• [EXERCISE BRIEF]:
Quote the entries word for word, from the first line through the line containing "254L163 303L254 307L311", with both of those lines included. Leave the pictures out of your answer.

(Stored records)
========================
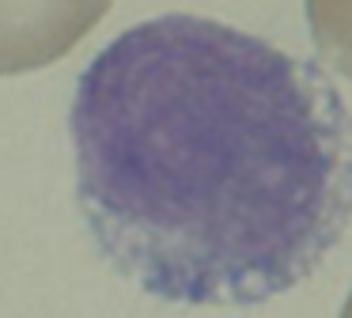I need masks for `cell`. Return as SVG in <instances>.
Instances as JSON below:
<instances>
[{
  "label": "cell",
  "mask_w": 352,
  "mask_h": 318,
  "mask_svg": "<svg viewBox=\"0 0 352 318\" xmlns=\"http://www.w3.org/2000/svg\"><path fill=\"white\" fill-rule=\"evenodd\" d=\"M318 57L352 83V0H303Z\"/></svg>",
  "instance_id": "3957f363"
},
{
  "label": "cell",
  "mask_w": 352,
  "mask_h": 318,
  "mask_svg": "<svg viewBox=\"0 0 352 318\" xmlns=\"http://www.w3.org/2000/svg\"><path fill=\"white\" fill-rule=\"evenodd\" d=\"M99 254L163 303L254 307L311 280L352 224V110L314 61L167 12L114 34L69 110Z\"/></svg>",
  "instance_id": "6da1fadb"
},
{
  "label": "cell",
  "mask_w": 352,
  "mask_h": 318,
  "mask_svg": "<svg viewBox=\"0 0 352 318\" xmlns=\"http://www.w3.org/2000/svg\"><path fill=\"white\" fill-rule=\"evenodd\" d=\"M341 318H352V292H349V299H344V307H341Z\"/></svg>",
  "instance_id": "277c9868"
},
{
  "label": "cell",
  "mask_w": 352,
  "mask_h": 318,
  "mask_svg": "<svg viewBox=\"0 0 352 318\" xmlns=\"http://www.w3.org/2000/svg\"><path fill=\"white\" fill-rule=\"evenodd\" d=\"M114 0H0V76H23L80 45Z\"/></svg>",
  "instance_id": "7a4b0ae2"
}]
</instances>
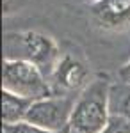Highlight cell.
Masks as SVG:
<instances>
[{"instance_id": "obj_9", "label": "cell", "mask_w": 130, "mask_h": 133, "mask_svg": "<svg viewBox=\"0 0 130 133\" xmlns=\"http://www.w3.org/2000/svg\"><path fill=\"white\" fill-rule=\"evenodd\" d=\"M102 133H130V121L121 117V115L110 114L109 123H107V126L103 128Z\"/></svg>"}, {"instance_id": "obj_5", "label": "cell", "mask_w": 130, "mask_h": 133, "mask_svg": "<svg viewBox=\"0 0 130 133\" xmlns=\"http://www.w3.org/2000/svg\"><path fill=\"white\" fill-rule=\"evenodd\" d=\"M52 87V92L57 96H79L89 85V68L87 64L71 55L66 53L61 57L59 64L55 66L54 73L48 78Z\"/></svg>"}, {"instance_id": "obj_4", "label": "cell", "mask_w": 130, "mask_h": 133, "mask_svg": "<svg viewBox=\"0 0 130 133\" xmlns=\"http://www.w3.org/2000/svg\"><path fill=\"white\" fill-rule=\"evenodd\" d=\"M75 99H77L75 96H57V94L36 99L30 105L25 123L50 133H66Z\"/></svg>"}, {"instance_id": "obj_1", "label": "cell", "mask_w": 130, "mask_h": 133, "mask_svg": "<svg viewBox=\"0 0 130 133\" xmlns=\"http://www.w3.org/2000/svg\"><path fill=\"white\" fill-rule=\"evenodd\" d=\"M110 83L96 76L75 99L66 133H102L110 119Z\"/></svg>"}, {"instance_id": "obj_13", "label": "cell", "mask_w": 130, "mask_h": 133, "mask_svg": "<svg viewBox=\"0 0 130 133\" xmlns=\"http://www.w3.org/2000/svg\"><path fill=\"white\" fill-rule=\"evenodd\" d=\"M87 2H89V5H91V4H94V2H98V0H87Z\"/></svg>"}, {"instance_id": "obj_6", "label": "cell", "mask_w": 130, "mask_h": 133, "mask_svg": "<svg viewBox=\"0 0 130 133\" xmlns=\"http://www.w3.org/2000/svg\"><path fill=\"white\" fill-rule=\"evenodd\" d=\"M94 21L107 30H121L130 25V0H98L91 4Z\"/></svg>"}, {"instance_id": "obj_8", "label": "cell", "mask_w": 130, "mask_h": 133, "mask_svg": "<svg viewBox=\"0 0 130 133\" xmlns=\"http://www.w3.org/2000/svg\"><path fill=\"white\" fill-rule=\"evenodd\" d=\"M110 114L130 121V83H112L110 87Z\"/></svg>"}, {"instance_id": "obj_7", "label": "cell", "mask_w": 130, "mask_h": 133, "mask_svg": "<svg viewBox=\"0 0 130 133\" xmlns=\"http://www.w3.org/2000/svg\"><path fill=\"white\" fill-rule=\"evenodd\" d=\"M32 99L13 94L9 91H2V126L25 123Z\"/></svg>"}, {"instance_id": "obj_11", "label": "cell", "mask_w": 130, "mask_h": 133, "mask_svg": "<svg viewBox=\"0 0 130 133\" xmlns=\"http://www.w3.org/2000/svg\"><path fill=\"white\" fill-rule=\"evenodd\" d=\"M21 0H2V7H4V14L9 16L13 12H16L18 7H20Z\"/></svg>"}, {"instance_id": "obj_3", "label": "cell", "mask_w": 130, "mask_h": 133, "mask_svg": "<svg viewBox=\"0 0 130 133\" xmlns=\"http://www.w3.org/2000/svg\"><path fill=\"white\" fill-rule=\"evenodd\" d=\"M2 91H9L32 101L54 94L48 76L38 66L20 59H4Z\"/></svg>"}, {"instance_id": "obj_12", "label": "cell", "mask_w": 130, "mask_h": 133, "mask_svg": "<svg viewBox=\"0 0 130 133\" xmlns=\"http://www.w3.org/2000/svg\"><path fill=\"white\" fill-rule=\"evenodd\" d=\"M118 78H120V82H123V83H130V59L120 68Z\"/></svg>"}, {"instance_id": "obj_10", "label": "cell", "mask_w": 130, "mask_h": 133, "mask_svg": "<svg viewBox=\"0 0 130 133\" xmlns=\"http://www.w3.org/2000/svg\"><path fill=\"white\" fill-rule=\"evenodd\" d=\"M2 133H50V131L41 130L38 126H32L29 123H18V124L2 126Z\"/></svg>"}, {"instance_id": "obj_2", "label": "cell", "mask_w": 130, "mask_h": 133, "mask_svg": "<svg viewBox=\"0 0 130 133\" xmlns=\"http://www.w3.org/2000/svg\"><path fill=\"white\" fill-rule=\"evenodd\" d=\"M4 59H20L38 66L48 78L61 61L57 41L38 30L7 32L4 36Z\"/></svg>"}]
</instances>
========================
• [WORKED ANSWER]:
I need masks for `cell`. Return as SVG in <instances>.
Instances as JSON below:
<instances>
[{
  "label": "cell",
  "mask_w": 352,
  "mask_h": 318,
  "mask_svg": "<svg viewBox=\"0 0 352 318\" xmlns=\"http://www.w3.org/2000/svg\"><path fill=\"white\" fill-rule=\"evenodd\" d=\"M318 57L352 83V0H303Z\"/></svg>",
  "instance_id": "3957f363"
},
{
  "label": "cell",
  "mask_w": 352,
  "mask_h": 318,
  "mask_svg": "<svg viewBox=\"0 0 352 318\" xmlns=\"http://www.w3.org/2000/svg\"><path fill=\"white\" fill-rule=\"evenodd\" d=\"M99 254L163 303L254 307L311 280L352 224V110L314 61L167 12L114 34L69 110Z\"/></svg>",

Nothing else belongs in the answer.